Repeat all of the data exactly. Leave nothing out.

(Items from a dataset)
========

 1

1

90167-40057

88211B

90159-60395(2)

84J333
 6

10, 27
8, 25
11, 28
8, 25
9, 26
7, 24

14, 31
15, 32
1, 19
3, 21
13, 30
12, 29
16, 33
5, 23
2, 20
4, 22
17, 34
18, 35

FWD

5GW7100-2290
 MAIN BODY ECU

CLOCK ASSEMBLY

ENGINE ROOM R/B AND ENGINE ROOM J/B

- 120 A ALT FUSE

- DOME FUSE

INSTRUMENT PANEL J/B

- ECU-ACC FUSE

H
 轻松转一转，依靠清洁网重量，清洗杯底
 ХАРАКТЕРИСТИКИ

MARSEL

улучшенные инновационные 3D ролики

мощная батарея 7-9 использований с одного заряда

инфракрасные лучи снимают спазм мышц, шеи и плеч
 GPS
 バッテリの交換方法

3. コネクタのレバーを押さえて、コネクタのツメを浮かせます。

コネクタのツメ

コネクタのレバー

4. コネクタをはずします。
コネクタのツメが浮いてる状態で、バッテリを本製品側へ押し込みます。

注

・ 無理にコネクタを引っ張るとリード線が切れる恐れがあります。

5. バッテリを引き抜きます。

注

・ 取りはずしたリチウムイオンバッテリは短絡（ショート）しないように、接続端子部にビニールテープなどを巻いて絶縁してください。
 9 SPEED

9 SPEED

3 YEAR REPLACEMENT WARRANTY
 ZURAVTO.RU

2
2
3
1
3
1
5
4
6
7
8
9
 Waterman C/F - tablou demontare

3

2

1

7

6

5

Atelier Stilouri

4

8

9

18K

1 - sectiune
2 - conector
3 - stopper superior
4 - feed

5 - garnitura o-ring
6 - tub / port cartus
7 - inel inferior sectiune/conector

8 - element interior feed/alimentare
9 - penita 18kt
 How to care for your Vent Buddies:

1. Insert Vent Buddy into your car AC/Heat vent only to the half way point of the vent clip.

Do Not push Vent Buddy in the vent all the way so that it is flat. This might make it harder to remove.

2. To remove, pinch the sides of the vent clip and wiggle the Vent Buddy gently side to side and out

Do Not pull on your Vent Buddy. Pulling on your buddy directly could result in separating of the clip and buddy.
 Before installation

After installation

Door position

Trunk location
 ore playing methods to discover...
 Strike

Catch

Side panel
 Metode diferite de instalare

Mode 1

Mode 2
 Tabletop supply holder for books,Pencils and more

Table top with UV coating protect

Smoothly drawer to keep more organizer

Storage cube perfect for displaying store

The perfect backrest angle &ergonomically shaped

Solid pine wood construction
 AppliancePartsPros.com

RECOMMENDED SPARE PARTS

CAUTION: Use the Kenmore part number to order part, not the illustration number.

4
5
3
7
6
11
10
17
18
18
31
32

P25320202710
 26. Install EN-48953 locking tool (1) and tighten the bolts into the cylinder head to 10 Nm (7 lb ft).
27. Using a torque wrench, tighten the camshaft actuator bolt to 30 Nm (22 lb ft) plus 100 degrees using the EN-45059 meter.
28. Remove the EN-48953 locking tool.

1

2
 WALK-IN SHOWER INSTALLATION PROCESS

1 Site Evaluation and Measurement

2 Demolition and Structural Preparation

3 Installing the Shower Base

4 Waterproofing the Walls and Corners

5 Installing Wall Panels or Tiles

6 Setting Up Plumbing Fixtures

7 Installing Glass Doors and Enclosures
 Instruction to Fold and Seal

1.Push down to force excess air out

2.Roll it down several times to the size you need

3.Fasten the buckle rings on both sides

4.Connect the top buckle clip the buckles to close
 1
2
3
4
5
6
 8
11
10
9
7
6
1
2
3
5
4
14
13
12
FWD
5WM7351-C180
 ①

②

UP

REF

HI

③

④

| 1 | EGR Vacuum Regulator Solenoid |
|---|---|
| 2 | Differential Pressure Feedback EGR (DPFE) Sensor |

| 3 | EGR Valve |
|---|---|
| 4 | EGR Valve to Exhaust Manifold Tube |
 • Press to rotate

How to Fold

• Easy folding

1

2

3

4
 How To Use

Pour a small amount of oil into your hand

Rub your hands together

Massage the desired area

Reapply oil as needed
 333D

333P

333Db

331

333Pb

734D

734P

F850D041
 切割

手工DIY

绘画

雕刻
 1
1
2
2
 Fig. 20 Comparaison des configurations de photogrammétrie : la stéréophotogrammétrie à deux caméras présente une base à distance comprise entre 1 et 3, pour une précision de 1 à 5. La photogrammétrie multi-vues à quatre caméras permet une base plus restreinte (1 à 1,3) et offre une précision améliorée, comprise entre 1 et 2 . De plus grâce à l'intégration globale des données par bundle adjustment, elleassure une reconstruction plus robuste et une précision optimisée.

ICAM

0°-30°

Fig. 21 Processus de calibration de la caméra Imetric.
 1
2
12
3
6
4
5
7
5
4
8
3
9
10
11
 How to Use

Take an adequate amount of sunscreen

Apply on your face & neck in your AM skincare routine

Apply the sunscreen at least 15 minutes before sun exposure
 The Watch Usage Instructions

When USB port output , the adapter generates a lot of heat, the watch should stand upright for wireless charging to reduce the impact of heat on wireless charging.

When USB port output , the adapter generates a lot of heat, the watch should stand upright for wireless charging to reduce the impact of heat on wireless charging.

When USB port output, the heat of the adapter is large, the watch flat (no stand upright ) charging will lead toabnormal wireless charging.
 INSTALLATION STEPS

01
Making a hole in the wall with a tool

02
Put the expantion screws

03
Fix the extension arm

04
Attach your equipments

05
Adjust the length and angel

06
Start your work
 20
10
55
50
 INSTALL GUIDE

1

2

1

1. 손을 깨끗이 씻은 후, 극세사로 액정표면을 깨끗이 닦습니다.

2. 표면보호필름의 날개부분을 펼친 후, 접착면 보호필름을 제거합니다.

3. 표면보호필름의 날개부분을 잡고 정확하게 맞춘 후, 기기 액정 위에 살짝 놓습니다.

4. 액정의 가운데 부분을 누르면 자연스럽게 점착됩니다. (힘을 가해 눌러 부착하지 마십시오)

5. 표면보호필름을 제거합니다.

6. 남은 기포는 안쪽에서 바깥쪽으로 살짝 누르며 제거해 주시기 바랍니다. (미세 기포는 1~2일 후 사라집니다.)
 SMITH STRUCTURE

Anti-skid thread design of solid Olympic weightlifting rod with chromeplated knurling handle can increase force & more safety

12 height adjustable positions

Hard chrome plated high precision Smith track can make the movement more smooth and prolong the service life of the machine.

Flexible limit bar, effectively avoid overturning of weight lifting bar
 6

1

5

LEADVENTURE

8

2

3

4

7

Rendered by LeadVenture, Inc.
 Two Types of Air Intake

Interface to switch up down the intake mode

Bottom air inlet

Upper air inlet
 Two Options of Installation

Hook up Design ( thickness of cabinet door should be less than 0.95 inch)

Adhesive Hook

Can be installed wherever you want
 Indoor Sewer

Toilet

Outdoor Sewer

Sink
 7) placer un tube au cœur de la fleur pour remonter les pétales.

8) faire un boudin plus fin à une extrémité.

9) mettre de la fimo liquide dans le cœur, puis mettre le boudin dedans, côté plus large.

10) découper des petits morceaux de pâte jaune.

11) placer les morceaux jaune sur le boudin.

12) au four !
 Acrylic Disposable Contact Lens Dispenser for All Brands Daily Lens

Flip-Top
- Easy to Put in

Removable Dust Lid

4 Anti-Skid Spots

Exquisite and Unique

========

**Output below:**
 1

1

90167-40057

88211B

90159-60395(2)

84J333
 6

10, 27
8, 25
11, 28
8, 25
9, 26
7, 24

14, 31
15, 32
1, 19
3, 21
13, 30
12, 29
16, 33
5, 23
2, 20
4, 22
17, 34
18, 35

FWD

5GW7100-2290
 MAIN BODY ECU

CLOCK ASSEMBLY

ENGINE ROOM R/B AND ENGINE ROOM J/B

- 120 A ALT FUSE

- DOME FUSE

INSTRUMENT PANEL J/B

- ECU-ACC FUSE

H
 轻松转一转，依靠清洁网重量，清洗杯底
 ХАРАКТЕРИСТИКИ

MARSEL

улучшенные инновационные 3D ролики

мощная батарея 7-9 использований с одного заряда

инфракрасные лучи снимают спазм мышц, шеи и плеч
 GPS
 バッテリの交換方法

3. コネクタのレバーを押さえて、コネクタのツメを浮かせます。

コネクタのツメ

コネクタのレバー

4. コネクタをはずします。
コネクタのツメが浮いてる状態で、バッテリを本製品側へ押し込みます。

注

・ 無理にコネクタを引っ張るとリード線が切れる恐れがあります。

5. バッテリを引き抜きます。

注

・ 取りはずしたリチウムイオンバッテリは短絡（ショート）しないように、接続端子部にビニールテープなどを巻いて絶縁してください。
 9 SPEED

9 SPEED

3 YEAR REPLACEMENT WARRANTY
 ZURAVTO.RU

2
2
3
1
3
1
5
4
6
7
8
9
 Waterman C/F - tablou demontare

3

2

1

7

6

5

Atelier Stilouri

4

8

9

18K

1 - sectiune
2 - conector
3 - stopper superior
4 - feed

5 - garnitura o-ring
6 - tub / port cartus
7 - inel inferior sectiune/conector

8 - element interior feed/alimentare
9 - penita 18kt
 How to care for your Vent Buddies:

1. Insert Vent Buddy into your car AC/Heat vent only to the half way point of the vent clip.

Do Not push Vent Buddy in the vent all the way so that it is flat. This might make it harder to remove.

2. To remove, pinch the sides of the vent clip and wiggle the Vent Buddy gently side to side and out

Do Not pull on your Vent Buddy. Pulling on your buddy directly could result in separating of the clip and buddy.
 Before installation

After installation

Door position

Trunk location
 ore playing methods to discover...
 Strike

Catch

Side panel
 Metode diferite de instalare

Mode 1

Mode 2
 Tabletop supply holder for books,Pencils and more

Table top with UV coating protect

Smoothly drawer to keep more organizer

Storage cube perfect for displaying store

The perfect backrest angle &ergonomically shaped

Solid pine wood construction
 AppliancePartsPros.com

RECOMMENDED SPARE PARTS

CAUTION: Use the Kenmore part number to order part, not the illustration number.

4
5
3
7
6
11
10
17
18
18
31
32

P25320202710
 26. Install EN-48953 locking tool (1) and tighten the bolts into the cylinder head to 10 Nm (7 lb ft).
27. Using a torque wrench, tighten the camshaft actuator bolt to 30 Nm (22 lb ft) plus 100 degrees using the EN-45059 meter.
28. Remove the EN-48953 locking tool.

1

2
 WALK-IN SHOWER INSTALLATION PROCESS

1 Site Evaluation and Measurement

2 Demolition and Structural Preparation

3 Installing the Shower Base

4 Waterproofing the Walls and Corners

5 Installing Wall Panels or Tiles

6 Setting Up Plumbing Fixtures

7 Installing Glass Doors and Enclosures
 Instruction to Fold and Seal

1.Push down to force excess air out

2.Roll it down several times to the size you need

3.Fasten the buckle rings on both sides

4.Connect the top buckle clip the buckles to close
 1
2
3
4
5
6
 8
11
10
9
7
6
1
2
3
5
4
14
13
12
FWD
5WM7351-C180
 ①

②

UP

REF

HI

③

④

| 1 | EGR Vacuum Regulator Solenoid |
|---|---|
| 2 | Differential Pressure Feedback EGR (DPFE) Sensor |

| 3 | EGR Valve |
|---|---|
| 4 | EGR Valve to Exhaust Manifold Tube |
 • Press to rotate

How to Fold

• Easy folding

1

2

3

4
 How To Use

Pour a small amount of oil into your hand

Rub your hands together

Massage the desired area

Reapply oil as needed
 333D

333P

333Db

331

333Pb

734D

734P

F850D041
 切割

手工DIY

绘画

雕刻
 1
1
2
2
 Fig. 20 Comparaison des configurations de photogrammétrie : la stéréophotogrammétrie à deux caméras présente une base à distance comprise entre 1 et 3, pour une précision de 1 à 5. La photogrammétrie multi-vues à quatre caméras permet une base plus restreinte (1 à 1,3) et offre une précision améliorée, comprise entre 1 et 2 . De plus grâce à l'intégration globale des données par bundle adjustment, elleassure une reconstruction plus robuste et une précision optimisée.

ICAM

0°-30°

Fig. 21 Processus de calibration de la caméra Imetric.
 1
2
12
3
6
4
5
7
5
4
8
3
9
10
11
 How to Use

Take an adequate amount of sunscreen

Apply on your face & neck in your AM skincare routine

Apply the sunscreen at least 15 minutes before sun exposure
 The Watch Usage Instructions

When USB port output , the adapter generates a lot of heat, the watch should stand upright for wireless charging to reduce the impact of heat on wireless charging.

When USB port output , the adapter generates a lot of heat, the watch should stand upright for wireless charging to reduce the impact of heat on wireless charging.

When USB port output, the heat of the adapter is large, the watch flat (no stand upright ) charging will lead toabnormal wireless charging.
 INSTALLATION STEPS

01
Making a hole in the wall with a tool

02
Put the expantion screws

03
Fix the extension arm

04
Attach your equipments

05
Adjust the length and angel

06
Start your work
 20
10
55
50
 INSTALL GUIDE

1

2

1

1. 손을 깨끗이 씻은 후, 극세사로 액정표면을 깨끗이 닦습니다.

2. 표면보호필름의 날개부분을 펼친 후, 접착면 보호필름을 제거합니다.

3. 표면보호필름의 날개부분을 잡고 정확하게 맞춘 후, 기기 액정 위에 살짝 놓습니다.

4. 액정의 가운데 부분을 누르면 자연스럽게 점착됩니다. (힘을 가해 눌러 부착하지 마십시오)

5. 표면보호필름을 제거합니다.

6. 남은 기포는 안쪽에서 바깥쪽으로 살짝 누르며 제거해 주시기 바랍니다. (미세 기포는 1~2일 후 사라집니다.)
 SMITH STRUCTURE

Anti-skid thread design of solid Olympic weightlifting rod with chromeplated knurling handle can increase force & more safety

12 height adjustable positions

Hard chrome plated high precision Smith track can make the movement more smooth and prolong the service life of the machine.

Flexible limit bar, effectively avoid overturning of weight lifting bar
 6

1

5

LEADVENTURE

8

2

3

4

7

Rendered by LeadVenture, Inc.
 Two Types of Air Intake

Interface to switch up down the intake mode

Bottom air inlet

Upper air inlet
 Two Options of Installation

Hook up Design ( thickness of cabinet door should be less than 0.95 inch)

Adhesive Hook

Can be installed wherever you want
 Indoor Sewer

Toilet

Outdoor Sewer

Sink
 7) placer un tube au cœur de la fleur pour remonter les pétales.

8) faire un boudin plus fin à une extrémité.

9) mettre de la fimo liquide dans le cœur, puis mettre le boudin dedans, côté plus large.

10) découper des petits morceaux de pâte jaune.

11) placer les morceaux jaune sur le boudin.

12) au four !
 Acrylic Disposable Contact Lens Dispenser for All Brands Daily Lens

Flip-Top
- Easy to Put in

Removable Dust Lid

4 Anti-Skid Spots

Exquisite and Unique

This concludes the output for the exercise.